The greater the number of constituents, as well as the number of possible combinations, relative proportioning, and characteristics, the more difficult it is to predict the behavior of concrete. The majority of the researchers focused on material modeling, which involved developing mathematical models to describe the relationship between components and material behavior. They also investigated the use of neural networks to predict compression strength. One of the advantages of neural networks is their capacity to model highly non-linear data. When modeling a non-linear function, the MARS algorithm too has shown to produce results that are comparable to those of neural networks. MARS is capable of dealing with missing data, which is a common occurrence in large databases. Boosted tree models on all datasets can be more exact and interpretable than neural and non-linear networks, and gradient tree boosted models outperform other non-linear and neural systems. A study using multiple models of machine learning (neural, adaptive, and ensemble) to improve prediction precision is necessary for all these reasons. As a result, this research aims to predict the compressive strength of high-performance concrete using different machine learning models, namely the artificial neural network (ANN), gradient tree boosting (GTB), and multivariate adaptive regression splines (MARS) and compare the results.

2 Theoretical overview

Machine learning algorithms are systems that can self-learn complex patterns in data, forecast output, and enhance performance based on previous experiences. Based on the statistical relationship between input and output data and their extent/degree, algorithms work in a variety of ways. Understanding how different algorithms learn patterns, trends, and functions from given input data is critical. Knowing about algorithms allows us to select the best algorithm (or combination of algorithms) given the data at hand. The artificial neural network (ANN), gradient tree boosting (GTB), and multivariate adaptive regression splines (MARS) are the core topics of this research.

2.1 Artificial neural network (ANN)

__Given request__
Reproduce part of the concrete strength passage, beginning at the words "2 Theoretical overview" and stopping after the words "2.1 Artificial neural network (ANN)". The entries after the concrete strength passage are separate material.

[Stored entries]
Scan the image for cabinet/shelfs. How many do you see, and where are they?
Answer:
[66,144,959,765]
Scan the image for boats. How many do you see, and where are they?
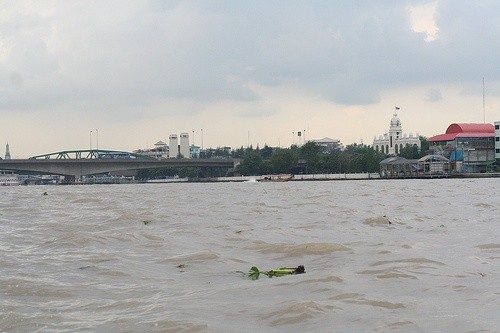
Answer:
[254,174,294,182]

__Task solution__
2 Theoretical overview

Machine learning algorithms are systems that can self-learn complex patterns in data, forecast output, and enhance performance based on previous experiences. Based on the statistical relationship between input and output data and their extent/degree, algorithms work in a variety of ways. Understanding how different algorithms learn patterns, trends, and functions from given input data is critical. Knowing about algorithms allows us to select the best algorithm (or combination of algorithms) given the data at hand. The artificial neural network (ANN), gradient tree boosting (GTB), and multivariate adaptive regression splines (MARS) are the core topics of this research.

2.1 Artificial neural network (ANN)